Texte fourni:
========
11. L’article 5, paragraphe 1, de ladite loi définit comme convention d’arbitrage une convention conclue entre les parties en vertu de laquelle des litiges nés ou susceptibles de naître de rapports contractuels ou extracontractuels déterminés sont soumis à un tribunal arbitral.
12. En vertu de l’article 8, paragraphe 1, de la loi n° LXXI de 1994, la juridiction qui est saisie d’un recours dans une affaire entrant dans le champ d’application de la convention d’arbitrage doit, sauf pour ce qui est des recours visés à l’article 54 de cette loi, rejeter la requête comme irrecevable sans convoquer les parties, ou doit, si une partie le demande, clore l’affaire sauf si elle constate que la convention d’arbitrage est inexistante, nulle, sans effet ou impossible à mettre en œuvre.
13. Selon l’article 54 de la loi n° LXXI de 1994, il ne peut pas être fait appel d’une sentence arbitrale. Une juridiction ne peut être saisie que d’une demande d’annulation d’une sentence pour les motifs déterminés à l’article 55 de cette loi.
========
Documents fournis:
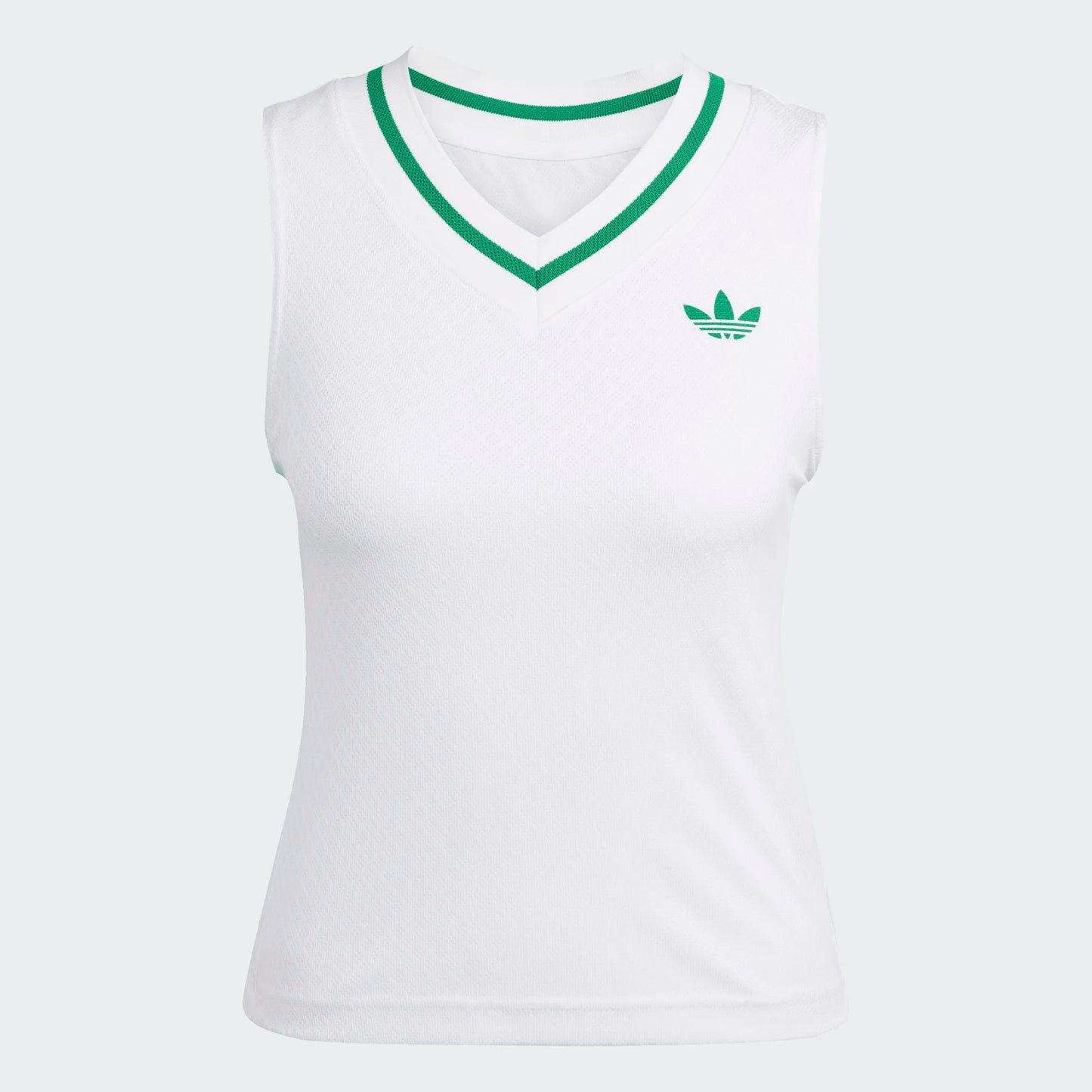 adidas Tennis Pro Climacool Tank Top W, White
========
Consigne: Mettez à jour le texte sur l'arbitrage de « 13. Selon l’article » à « de cette loi. » en remplaçant « sentence » par « décision ». Les lignes n'ont aucun rapport avec le texte.

Corrigé:
13. Selon l’article 54 de la loi n° LXXI de 1994, il ne peut pas être fait appel d’une décision arbitrale. Une juridiction ne peut être saisie que d’une demande d’annulation d’une décision pour les motifs déterminés à l’article 55 de cette loi.